О, как ошибочно я рассуждала, софистику противополагая истине! Но всеми своими рассуждениями я не могла искоренить из сердца ревности, присоединившейся ко всем моим горестям. Но будто действительно придя к выводу, несколько облегченная, я добровольно удалялась от этих мыслей.
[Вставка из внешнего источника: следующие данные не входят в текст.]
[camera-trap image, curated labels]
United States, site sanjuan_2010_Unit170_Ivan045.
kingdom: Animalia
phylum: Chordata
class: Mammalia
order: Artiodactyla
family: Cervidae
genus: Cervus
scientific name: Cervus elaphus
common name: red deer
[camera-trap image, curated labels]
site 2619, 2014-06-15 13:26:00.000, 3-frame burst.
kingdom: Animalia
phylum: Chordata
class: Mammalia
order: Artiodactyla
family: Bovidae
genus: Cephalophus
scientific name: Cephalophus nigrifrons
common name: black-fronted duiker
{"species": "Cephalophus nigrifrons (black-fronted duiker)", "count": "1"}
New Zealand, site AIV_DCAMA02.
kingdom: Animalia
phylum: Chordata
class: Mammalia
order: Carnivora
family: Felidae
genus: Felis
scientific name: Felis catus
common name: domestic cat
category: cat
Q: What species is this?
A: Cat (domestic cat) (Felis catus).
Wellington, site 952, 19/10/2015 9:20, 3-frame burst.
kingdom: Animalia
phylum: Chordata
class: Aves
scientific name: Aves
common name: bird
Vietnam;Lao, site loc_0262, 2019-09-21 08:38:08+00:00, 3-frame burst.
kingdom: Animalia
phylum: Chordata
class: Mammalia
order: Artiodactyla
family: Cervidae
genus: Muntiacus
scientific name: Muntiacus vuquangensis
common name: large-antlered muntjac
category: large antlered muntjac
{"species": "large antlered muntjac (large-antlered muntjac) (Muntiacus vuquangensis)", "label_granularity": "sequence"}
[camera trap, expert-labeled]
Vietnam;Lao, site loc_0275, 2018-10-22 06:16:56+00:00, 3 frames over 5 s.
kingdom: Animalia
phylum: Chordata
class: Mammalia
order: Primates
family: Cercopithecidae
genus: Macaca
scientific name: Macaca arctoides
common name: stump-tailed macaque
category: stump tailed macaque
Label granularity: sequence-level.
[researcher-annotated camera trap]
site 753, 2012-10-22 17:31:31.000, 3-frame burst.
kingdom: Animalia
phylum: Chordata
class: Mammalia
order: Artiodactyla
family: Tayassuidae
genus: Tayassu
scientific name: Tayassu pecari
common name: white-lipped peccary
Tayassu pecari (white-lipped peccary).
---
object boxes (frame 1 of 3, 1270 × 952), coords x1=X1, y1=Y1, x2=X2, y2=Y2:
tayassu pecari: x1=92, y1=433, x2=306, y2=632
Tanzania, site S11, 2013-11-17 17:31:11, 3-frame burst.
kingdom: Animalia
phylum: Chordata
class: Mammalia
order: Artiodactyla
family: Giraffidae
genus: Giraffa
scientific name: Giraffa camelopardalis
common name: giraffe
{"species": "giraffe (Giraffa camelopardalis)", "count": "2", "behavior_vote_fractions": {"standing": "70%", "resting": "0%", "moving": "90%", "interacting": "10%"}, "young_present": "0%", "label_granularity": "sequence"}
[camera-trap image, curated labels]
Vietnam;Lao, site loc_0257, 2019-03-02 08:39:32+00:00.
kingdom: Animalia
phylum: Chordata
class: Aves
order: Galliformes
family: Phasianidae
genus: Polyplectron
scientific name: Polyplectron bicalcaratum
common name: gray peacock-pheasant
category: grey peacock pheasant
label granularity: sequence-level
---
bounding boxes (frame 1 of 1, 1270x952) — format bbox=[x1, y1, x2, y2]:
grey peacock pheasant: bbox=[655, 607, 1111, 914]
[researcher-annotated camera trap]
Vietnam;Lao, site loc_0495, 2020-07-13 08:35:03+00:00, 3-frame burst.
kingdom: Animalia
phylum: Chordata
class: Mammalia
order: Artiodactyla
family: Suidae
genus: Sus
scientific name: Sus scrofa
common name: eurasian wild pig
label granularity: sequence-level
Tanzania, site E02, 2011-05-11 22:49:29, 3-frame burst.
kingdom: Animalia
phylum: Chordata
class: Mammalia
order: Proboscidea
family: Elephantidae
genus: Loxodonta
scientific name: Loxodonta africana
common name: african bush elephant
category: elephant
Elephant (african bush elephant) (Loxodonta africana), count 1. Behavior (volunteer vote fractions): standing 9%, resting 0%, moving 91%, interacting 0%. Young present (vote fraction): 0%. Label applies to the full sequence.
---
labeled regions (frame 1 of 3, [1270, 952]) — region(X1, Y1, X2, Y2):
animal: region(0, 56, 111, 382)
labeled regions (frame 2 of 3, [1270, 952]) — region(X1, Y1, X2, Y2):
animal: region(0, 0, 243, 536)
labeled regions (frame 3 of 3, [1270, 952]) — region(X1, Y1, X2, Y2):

Дорогие госпожи, чтоб мне не тратить времени на перечисление каждой моей мысли, послушайте внимательней, что я сделала, хотя я продолжаю свой рассказ не для того, чтобы вы удивлялись моим поступкам, хотя бы они и были странны, ибо я действовала не по своему желанию, а по внушению любви. Редкое утро проходило без того, чтобы я, вставши, не поднималась на вышку дома и оттуда, вроде моряков, которые с корабельного марса смотрят, не мешает ли им близкий берег или скалы, не смотрела на весь небосвод, потом, остановив свой взор на востоке, наблюдала, сколько вставшее над горизонтом солнце протекло из нового дня; и чем более высоко поднявшимся я его видела, тем ближайшим считала срок возвращения Панфило. И много раз так созерцала его, почти не видя, в упоенье смотря его пройденный путь то по уменьшению моей тени, то по увеличению расстояния между землей и солнцем, и говорила про себя, что ленится оно в течении и больше дней представляет Козерогу, чем Раку их дается обыкновенно[78]; когда оно всходило на зенит, я упрекала, что слишком долго оно любуется землею, и даже когда оно стремительно клонилося к закату, мне казалось, что оно медлит. И когда оно, скрыв свет свой от земли, светить пускало звезды, я радовалась и, считая дни и этот наравне с другими протекшими, отмечала маленьким камешком, как древние, что знаменовали счастливые и несчастливые дни белыми и черными камнями. Вспоминаю, что часто я раньше времени отмечала. думая, что чем больше камешков будет в прошедших днях, тем скорее пройдет время, и хотя отлично наизусть знала число их, однако все пересчитывала то прошедших, то оставшихся дней отметки, будто надеясь, что первые будут увеличиваться, а вторые уменьшаться. Так желание меня переносило к концу срока.